CVC DIF, the dedicated infrastructure investment strategy of global private markets manager CVC, today announced it has signed a definitive agreement to acquire SBA Communications’ Canadian wireless tower business (“SBA Canada”), a leading independent owner and operator of wireless communications towers across Canada. The transaction is expected to close during the fourth quarter of 2025, subject to customary regulatory approvals and closing conditions. The investment in SBA Canada will be made through DIF Infrastructure VIII.

Established in 2009, SBA Canada represents one of the largest independent wireless tower portfolios in Canada, owning and operating a diversified portfolio of approximately 500 owned and managed wireless communication sites strategically located across high-growth urban, suburban and rural markets. The Company’s portfolio is underpinned by long-term contracts featuring escalation mechanisms and long-duration site control. SBA Canada plays a prominent role in supporting the expansion of next generation 5G and broadband networks for Canadian mobile network operators and connectivity providers.

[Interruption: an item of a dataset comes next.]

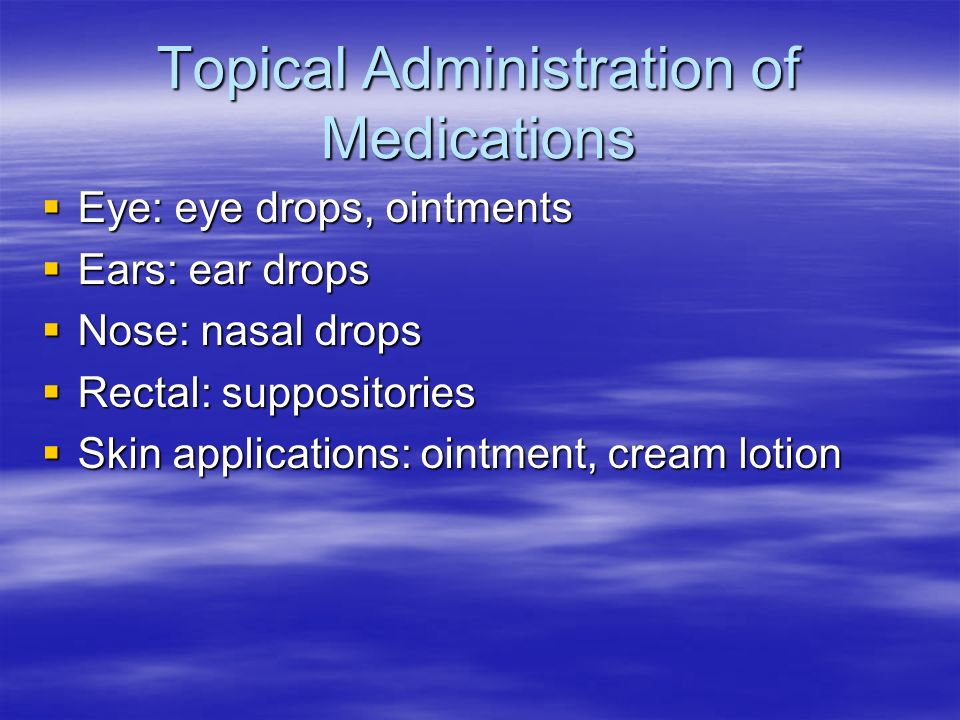 Topical Administration of Medications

Tom Goossens, Partner and Co-Head of the DIF Infrastructure fund strategy at CVC DIF, commented: “The acquisition of SBA Canada represents a significant investment in critical digital mobile tower infrastructure. SBA Canada’s diversified high-quality tower portfolio, long-term customer relationships and proven development capabilities make it a valuable addition to CVC DIF’s fund portfolio. We look forward to supporting the Company’s continued growth and helping to accelerate connectivity across Canada.” 

Brendan Cavanagh, Chief Executive Officer of SBA Communications, added: “This transaction aligns with our long-term strategic goal of focusing on our core markets, while realizing substantial value for this unique set of assets in Canada and allowing us to reinvest proceeds for the benefit of our shareholders.”

CVC DIF is advised by TD Securities (financial advisor), Mintz, Levin, Cohn, Ferris, Glovsky and Popeo, P.C. (legal advisor), EY-Parthenon (commercial advisor), Leo Berwick (financial and tax advisor), Saras Partners (technical advisor) and Arcadis (environmental advisor).